**DESCRIPTION OF THE TASK**
Please restate the records that follow word for word, omitting any images.

**DATA SUPPLIED**
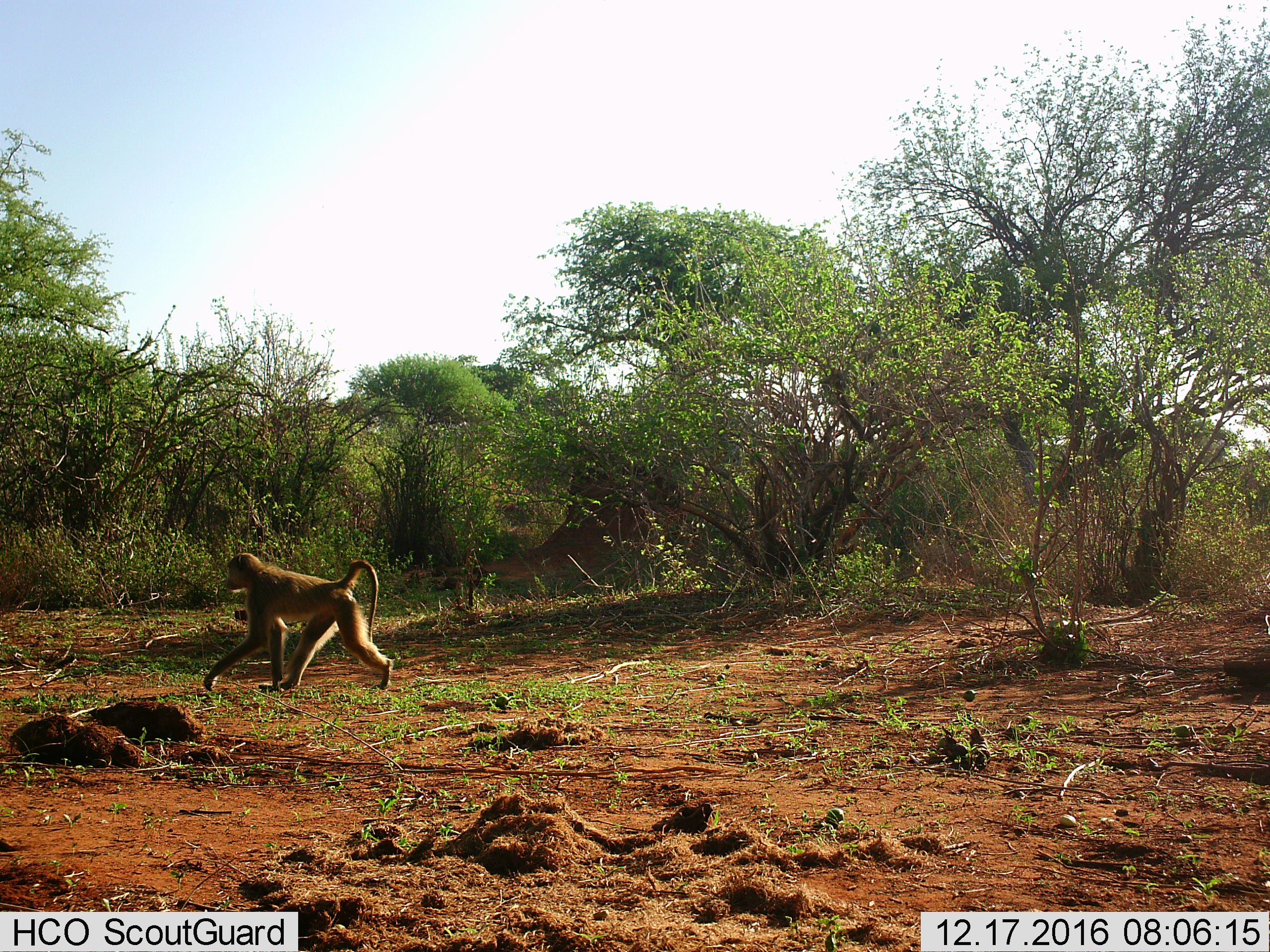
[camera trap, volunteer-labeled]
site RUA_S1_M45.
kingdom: Animalia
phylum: Chordata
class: Mammalia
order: Primates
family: Cercopithecidae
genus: Papio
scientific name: Papio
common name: baboon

**ANSWER TO THE EXERCISE**
[camera trap, volunteer-labeled]
site RUA_S1_M45.
kingdom: Animalia
phylum: Chordata
class: Mammalia
order: Primates
family: Cercopithecidae
genus: Papio
scientific name: Papio
common name: baboon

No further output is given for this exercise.